▸ Исходный текст
Уход А. Ф. Федотова из МОИиЛ. Работа с П. Я. Рябовым, над ролью Платона Имшина в «Самоуправцах».

1890 г.

Участие в любительском спектакле Мамонтовых «Царь Саул». Разработка роли Паратова в «Бесприданнице».

1891 г.

Работа над комедией «Плоды просвещения» (Станиславский Звездинцев). Приход Г. Н. Федотовой как руководителя драматического отдела Общества.

Инсценировка «Села Степанчикова» («Фома», Станиславский полковник). «Успех у самого себя».

1892 г.

Встреча на сцене с актерами Малого театра: роль Богучарова в пьесе «Счастливец» Вл. И. Немировича-Данченко. Спектакль с участием Г. П. Федотовой и О. О. Садовской.

1893 г.

Спектакли в Туле и знакомство с Львом Толстым.

1894 г.

Возобновление деятельности МОИиЛ. Режиссерская работа над «Последней жертвой». Роль Жоржа Дорси в «Гувернере» В. А. Дьяченко. Гастроли в Ярославле. Выступление в Нижнем Новгороде в роли Паратова с Ларисой М. Н. Ермоловой.

▸ Фрагмент данных
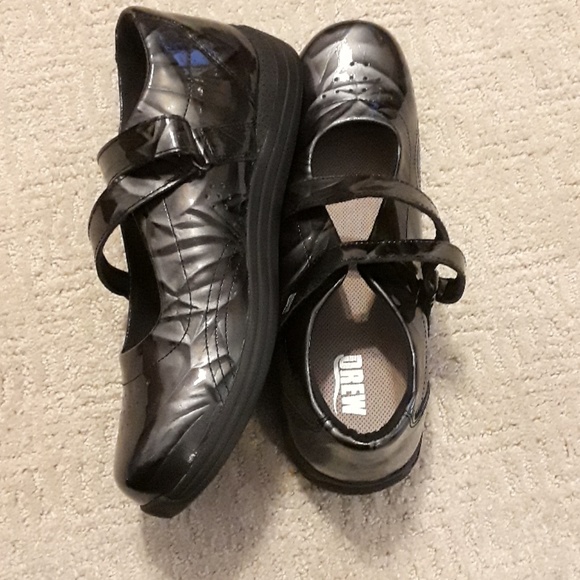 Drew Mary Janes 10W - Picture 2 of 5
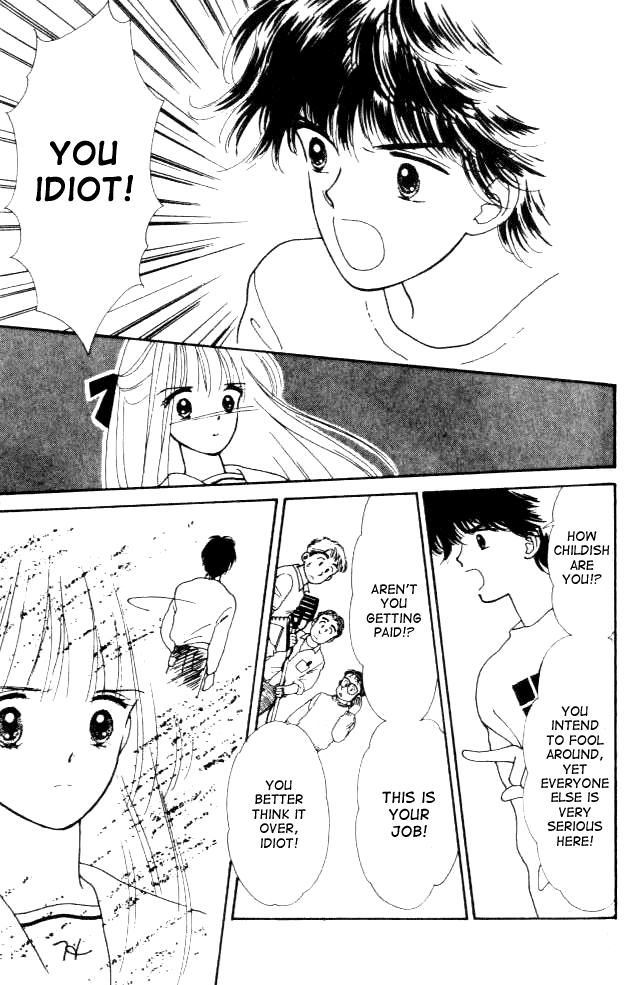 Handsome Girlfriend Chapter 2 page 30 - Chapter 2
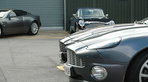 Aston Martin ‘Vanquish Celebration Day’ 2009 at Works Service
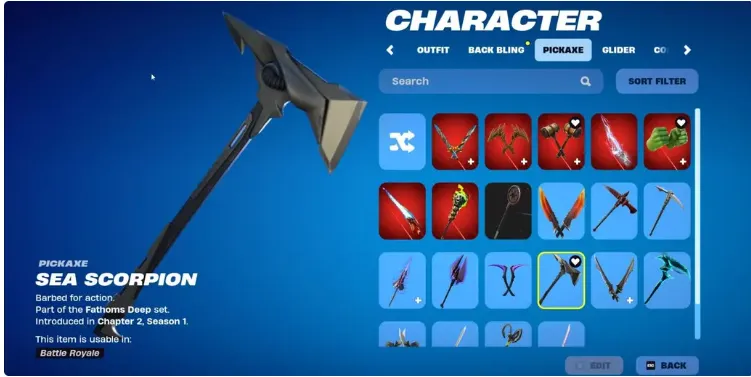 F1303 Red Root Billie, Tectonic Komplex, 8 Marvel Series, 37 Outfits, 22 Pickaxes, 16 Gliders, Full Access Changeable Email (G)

▸ Задание
Ответьте на вопросы по исходному тексту.
1. В каком городе проходили спектакли, во время которых состоялось знакомство со Львом Толстым?
2. Какую роль Станиславский играл в комедии «Плоды просвещения»?
3. Кто исполнял роль Ларисы, когда Паратова играли в Нижнем Новгороде?
Строки взяты из другого источника.

▸ Ответ
1. Эти спектакли проходили в Туле.
2. В комедии «Плоды просвещения» Станиславский играл Звездинцева.
3. Роль Ларисы исполняла М. Н. Ермолова.